» **Exercise details**:
Rewrite all the records below with each "centimetres" changed to "centimeters" and nothing else altered. Leave the pictures out of your answer.

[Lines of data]
^^^^

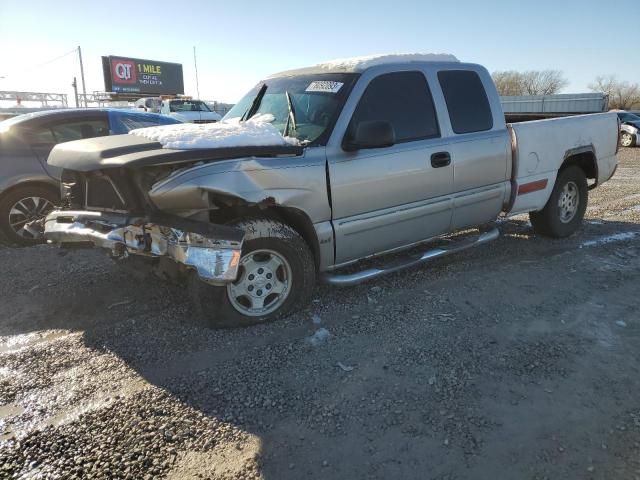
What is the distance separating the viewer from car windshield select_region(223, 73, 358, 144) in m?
4.02

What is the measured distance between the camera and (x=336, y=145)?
3.88 meters

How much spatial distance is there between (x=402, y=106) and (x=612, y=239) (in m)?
3.59

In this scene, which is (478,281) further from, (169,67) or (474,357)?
(169,67)

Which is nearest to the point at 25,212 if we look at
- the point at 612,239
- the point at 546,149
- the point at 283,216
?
the point at 283,216

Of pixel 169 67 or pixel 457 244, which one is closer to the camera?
pixel 457 244

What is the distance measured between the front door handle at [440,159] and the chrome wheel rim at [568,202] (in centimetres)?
231

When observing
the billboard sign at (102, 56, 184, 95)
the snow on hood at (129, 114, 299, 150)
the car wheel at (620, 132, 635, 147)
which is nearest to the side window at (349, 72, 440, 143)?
the snow on hood at (129, 114, 299, 150)

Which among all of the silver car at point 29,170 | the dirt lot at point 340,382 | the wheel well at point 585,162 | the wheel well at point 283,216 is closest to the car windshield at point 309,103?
the wheel well at point 283,216

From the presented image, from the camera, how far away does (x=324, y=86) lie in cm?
425

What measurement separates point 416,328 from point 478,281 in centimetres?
127

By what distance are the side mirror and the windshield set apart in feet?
59.1

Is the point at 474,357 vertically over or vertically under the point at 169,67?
under

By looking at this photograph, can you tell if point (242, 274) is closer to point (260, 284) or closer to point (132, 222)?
point (260, 284)

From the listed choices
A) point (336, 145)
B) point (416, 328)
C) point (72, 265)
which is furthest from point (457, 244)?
point (72, 265)
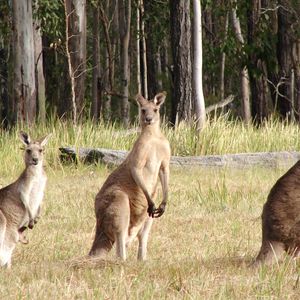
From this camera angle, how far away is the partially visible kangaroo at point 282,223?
5418 mm

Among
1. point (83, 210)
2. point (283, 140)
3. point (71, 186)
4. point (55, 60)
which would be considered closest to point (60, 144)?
point (71, 186)

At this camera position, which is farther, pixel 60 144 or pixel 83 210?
pixel 60 144

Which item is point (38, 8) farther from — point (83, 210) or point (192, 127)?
point (83, 210)

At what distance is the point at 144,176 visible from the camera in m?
6.62

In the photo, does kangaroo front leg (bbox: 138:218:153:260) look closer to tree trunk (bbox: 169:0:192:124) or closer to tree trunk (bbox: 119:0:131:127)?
tree trunk (bbox: 169:0:192:124)

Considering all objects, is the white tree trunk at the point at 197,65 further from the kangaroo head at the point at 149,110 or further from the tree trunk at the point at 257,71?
the kangaroo head at the point at 149,110

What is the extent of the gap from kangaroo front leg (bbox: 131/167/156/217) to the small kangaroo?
0.68 meters

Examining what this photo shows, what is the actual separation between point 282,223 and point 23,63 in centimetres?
1059

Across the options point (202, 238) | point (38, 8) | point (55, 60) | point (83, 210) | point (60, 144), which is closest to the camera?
point (202, 238)

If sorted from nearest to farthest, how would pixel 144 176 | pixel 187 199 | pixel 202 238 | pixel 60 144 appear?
1. pixel 144 176
2. pixel 202 238
3. pixel 187 199
4. pixel 60 144

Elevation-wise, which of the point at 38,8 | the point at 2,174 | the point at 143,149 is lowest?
Answer: the point at 2,174

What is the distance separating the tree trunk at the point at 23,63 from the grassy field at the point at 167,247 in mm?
2348

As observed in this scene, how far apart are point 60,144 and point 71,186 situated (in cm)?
245

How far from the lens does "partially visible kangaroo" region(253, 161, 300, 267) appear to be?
5418 millimetres
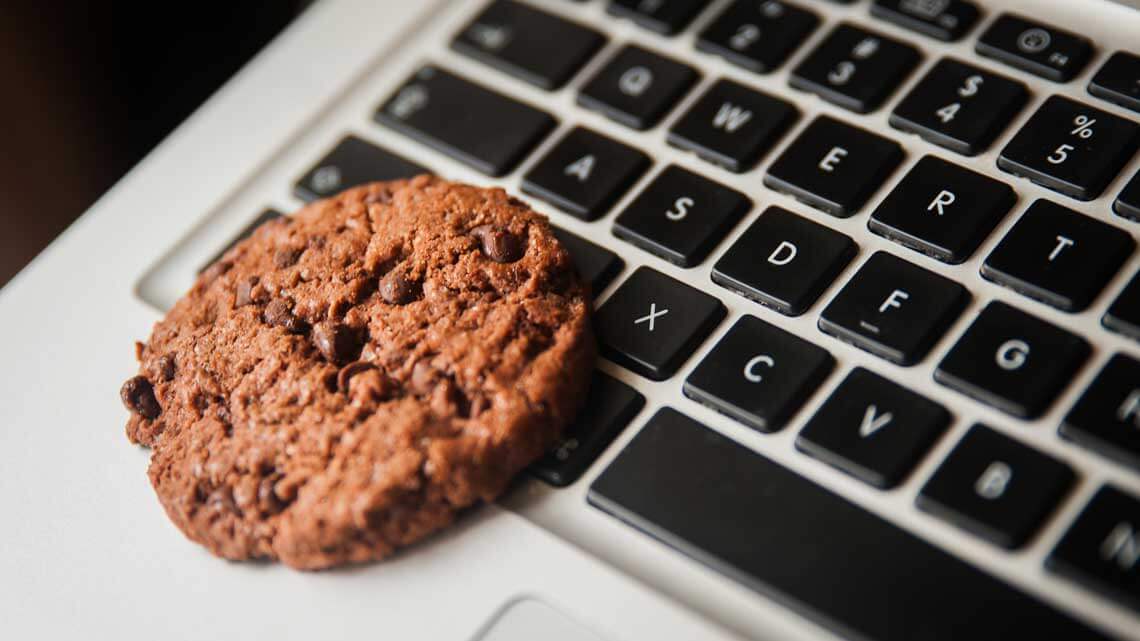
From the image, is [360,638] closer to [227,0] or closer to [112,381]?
[112,381]

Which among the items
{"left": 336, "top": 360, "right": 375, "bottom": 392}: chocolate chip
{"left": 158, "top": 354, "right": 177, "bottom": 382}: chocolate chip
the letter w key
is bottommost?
{"left": 158, "top": 354, "right": 177, "bottom": 382}: chocolate chip

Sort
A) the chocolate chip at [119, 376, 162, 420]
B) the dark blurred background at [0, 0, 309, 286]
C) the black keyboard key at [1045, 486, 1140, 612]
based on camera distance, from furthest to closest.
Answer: the dark blurred background at [0, 0, 309, 286]
the chocolate chip at [119, 376, 162, 420]
the black keyboard key at [1045, 486, 1140, 612]

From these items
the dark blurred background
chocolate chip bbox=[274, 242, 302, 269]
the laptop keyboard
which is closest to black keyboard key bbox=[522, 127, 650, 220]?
the laptop keyboard

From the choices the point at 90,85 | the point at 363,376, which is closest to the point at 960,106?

^^^^

» **Exercise answer**:
What is the distance separating the viewer from car windshield select_region(223, 73, 358, 144) in m?
4.02

What is the measured distance between the camera and (x=336, y=145)?
3.88 meters

How much spatial distance is there between (x=402, y=106) and (x=612, y=239) (in m)?
3.59

In this scene, which is (478,281) further from, (169,67) or (474,357)?
(169,67)

Which is nearest to the point at 25,212 if we look at
- the point at 612,239
- the point at 546,149
- the point at 283,216
?
the point at 283,216

Of pixel 169 67 or pixel 457 244, which one is closer to the camera?
pixel 457 244

What is the distance measured between the front door handle at [440,159] and the chrome wheel rim at [568,202] (in centimeters)?
231

When observing
the billboard sign at (102, 56, 184, 95)
the snow on hood at (129, 114, 299, 150)
the car wheel at (620, 132, 635, 147)
which is nearest to the side window at (349, 72, 440, 143)?
the snow on hood at (129, 114, 299, 150)

Which among all of the silver car at point 29,170 | the dirt lot at point 340,382 | the wheel well at point 585,162 | the wheel well at point 283,216 is closest to the car windshield at point 309,103?
the wheel well at point 283,216

From the presented image, from the camera, how far away does (x=324, y=86) lie in cm?
425

What measurement separates point 416,328 from point 478,281 in centimeters?
127

By what distance are the side mirror and the windshield set apart in feet?
59.1

Is the point at 474,357 vertically over or vertically under the point at 169,67?
under

By looking at this photograph, can you tell if point (242, 274) is closer to point (260, 284) or closer to point (132, 222)?
point (260, 284)

From the listed choices
A) point (336, 145)
B) point (416, 328)
C) point (72, 265)
which is furthest from point (457, 244)?
point (72, 265)
From this camera angle, how far away is the partially visible kangaroo at point 282,223?
5418 mm

Among
1. point (83, 210)
2. point (283, 140)
3. point (71, 186)
4. point (55, 60)
which would be considered closest to point (60, 144)?
point (71, 186)

At this camera position, which is farther, pixel 60 144 or pixel 83 210?
pixel 60 144

Which item is point (38, 8) farther from — point (83, 210) or point (192, 127)?
point (83, 210)

At what distance is the point at 144,176 visible from the camera in m?
6.62

In the photo, does kangaroo front leg (bbox: 138:218:153:260) look closer to tree trunk (bbox: 169:0:192:124) or closer to tree trunk (bbox: 119:0:131:127)?
tree trunk (bbox: 169:0:192:124)

Considering all objects, is the white tree trunk at the point at 197,65 further from the kangaroo head at the point at 149,110 or further from the tree trunk at the point at 257,71?
the kangaroo head at the point at 149,110

What is the extent of the gap from kangaroo front leg (bbox: 131/167/156/217) to the small kangaroo?
0.68 meters

Examining what this photo shows, what is the actual separation between point 282,223 and point 23,63 in centimeters?
1059

Across the options point (202, 238) | point (38, 8) | point (55, 60) | point (83, 210) | point (60, 144), which is closest to the camera?
point (202, 238)

If sorted from nearest to farthest, how would pixel 144 176 | pixel 187 199 | pixel 202 238 | pixel 60 144 appear?
1. pixel 144 176
2. pixel 202 238
3. pixel 187 199
4. pixel 60 144

Elevation-wise, which of the point at 38,8 | the point at 2,174 | the point at 143,149 is lowest?
Answer: the point at 2,174

What is the distance separating the tree trunk at the point at 23,63 from the grassy field at the point at 167,247 in mm?
2348

As observed in this scene, how far apart are point 60,144 and point 71,186 situated (in cm)?
245

How far from the lens does "partially visible kangaroo" region(253, 161, 300, 267) appear to be?
5418 millimetres
From the image, is [360,638] closer to [227,0] or closer to [112,381]?
[112,381]

Which among the items
{"left": 336, "top": 360, "right": 375, "bottom": 392}: chocolate chip
{"left": 158, "top": 354, "right": 177, "bottom": 382}: chocolate chip
the letter w key
is bottommost?
{"left": 158, "top": 354, "right": 177, "bottom": 382}: chocolate chip

Sort
A) the chocolate chip at [119, 376, 162, 420]
B) the dark blurred background at [0, 0, 309, 286]
C) the black keyboard key at [1045, 486, 1140, 612]
based on camera distance, from furthest to closest.
Answer: the dark blurred background at [0, 0, 309, 286]
the chocolate chip at [119, 376, 162, 420]
the black keyboard key at [1045, 486, 1140, 612]

From these items
the dark blurred background
chocolate chip bbox=[274, 242, 302, 269]
the laptop keyboard
which is closest to black keyboard key bbox=[522, 127, 650, 220]?
the laptop keyboard

From the choices the point at 90,85 | the point at 363,376, which is closest to the point at 960,106?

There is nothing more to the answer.